Congress will need to address the debt limit by November 5th or risk a default on the nation’s debt. The deadline is the first the Obama administration has set for raising the $18.1 trillion debt limit, and comes in somewhat earlier than what most experts had predicted. The federal government reached its borrowing limit in March and has since been deploying “extraordinary measures” to free up room beneath that limit.
That new deadline has major implications for House Majority Leader Kevin McCarthy (R-CA), likely the next Speaker of the House (elections will take place October 8th to replace current Speaker John Boehner, who is retiring at the end of October). Congress will need to figure out how to increase the nation’s borrowing limit, prevent a government shutdown, and keep money flowing to highway projects – all in a 30 to 60 day period. And all three will fall on a House Republican Conference in flux, with a new speaker, majority leader, and majority whip expected to be elected next week but not take over until November.

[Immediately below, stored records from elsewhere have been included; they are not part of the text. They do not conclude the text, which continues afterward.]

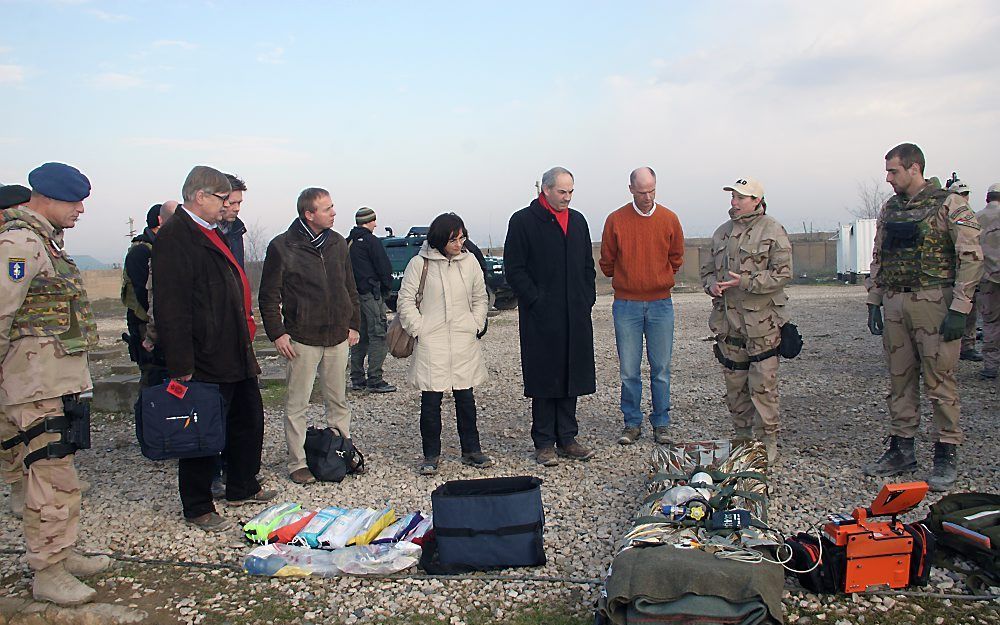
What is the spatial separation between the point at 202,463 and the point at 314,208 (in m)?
1.76

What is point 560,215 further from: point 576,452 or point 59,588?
point 59,588

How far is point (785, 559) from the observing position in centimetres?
340

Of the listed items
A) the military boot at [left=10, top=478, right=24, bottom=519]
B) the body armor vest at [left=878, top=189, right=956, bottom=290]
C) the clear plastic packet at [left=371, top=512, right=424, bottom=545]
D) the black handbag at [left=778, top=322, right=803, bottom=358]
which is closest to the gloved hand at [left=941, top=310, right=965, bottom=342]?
the body armor vest at [left=878, top=189, right=956, bottom=290]

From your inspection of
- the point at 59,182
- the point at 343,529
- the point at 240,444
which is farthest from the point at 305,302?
the point at 59,182

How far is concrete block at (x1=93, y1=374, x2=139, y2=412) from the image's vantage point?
25.7ft

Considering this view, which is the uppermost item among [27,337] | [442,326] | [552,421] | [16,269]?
[16,269]

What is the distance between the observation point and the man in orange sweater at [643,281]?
592 centimetres

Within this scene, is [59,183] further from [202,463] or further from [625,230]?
[625,230]

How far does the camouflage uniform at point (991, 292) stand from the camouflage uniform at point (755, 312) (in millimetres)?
3799

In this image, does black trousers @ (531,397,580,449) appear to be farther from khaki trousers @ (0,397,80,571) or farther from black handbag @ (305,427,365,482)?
khaki trousers @ (0,397,80,571)

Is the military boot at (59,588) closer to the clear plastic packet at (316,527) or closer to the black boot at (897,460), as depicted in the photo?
the clear plastic packet at (316,527)

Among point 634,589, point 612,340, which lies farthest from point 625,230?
point 612,340

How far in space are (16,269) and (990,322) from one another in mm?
8266

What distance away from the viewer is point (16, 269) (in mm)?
3529
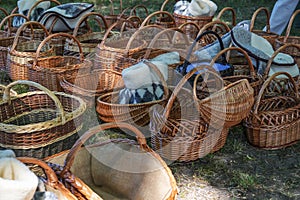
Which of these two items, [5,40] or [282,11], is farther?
[282,11]

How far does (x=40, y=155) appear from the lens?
6.56ft

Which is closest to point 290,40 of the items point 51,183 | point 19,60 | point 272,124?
point 272,124

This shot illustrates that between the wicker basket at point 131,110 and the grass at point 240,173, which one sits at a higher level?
the wicker basket at point 131,110

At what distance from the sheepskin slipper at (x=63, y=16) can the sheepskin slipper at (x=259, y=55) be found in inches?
50.7

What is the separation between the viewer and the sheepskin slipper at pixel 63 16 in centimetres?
342

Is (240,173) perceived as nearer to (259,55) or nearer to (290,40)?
(259,55)

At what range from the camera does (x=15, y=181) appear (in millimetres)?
1275

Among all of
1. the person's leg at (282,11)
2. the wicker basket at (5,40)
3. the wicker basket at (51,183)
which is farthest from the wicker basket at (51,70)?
the person's leg at (282,11)

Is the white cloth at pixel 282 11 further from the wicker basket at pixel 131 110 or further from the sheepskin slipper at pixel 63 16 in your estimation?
the wicker basket at pixel 131 110

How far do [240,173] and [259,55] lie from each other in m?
0.91

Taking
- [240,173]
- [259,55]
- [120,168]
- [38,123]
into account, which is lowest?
[240,173]

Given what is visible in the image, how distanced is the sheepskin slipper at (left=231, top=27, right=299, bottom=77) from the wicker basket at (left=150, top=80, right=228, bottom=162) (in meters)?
0.70

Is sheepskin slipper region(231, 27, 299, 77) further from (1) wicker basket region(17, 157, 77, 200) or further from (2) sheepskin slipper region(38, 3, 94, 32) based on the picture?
(1) wicker basket region(17, 157, 77, 200)

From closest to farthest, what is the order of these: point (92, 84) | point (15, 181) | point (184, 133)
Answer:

The administration has repeatedly said it will not negotiate raising the debt limit, but congressional Republicans in the past have pressed for spending cuts in exchange for raising the debt ceiling. Prior to the deadline, there had been talk of tying the debt limit to budget talks. But the month-long gap between the debt-limit deadline (November 5th) and expiration of government funding (December 11th) complicates matters.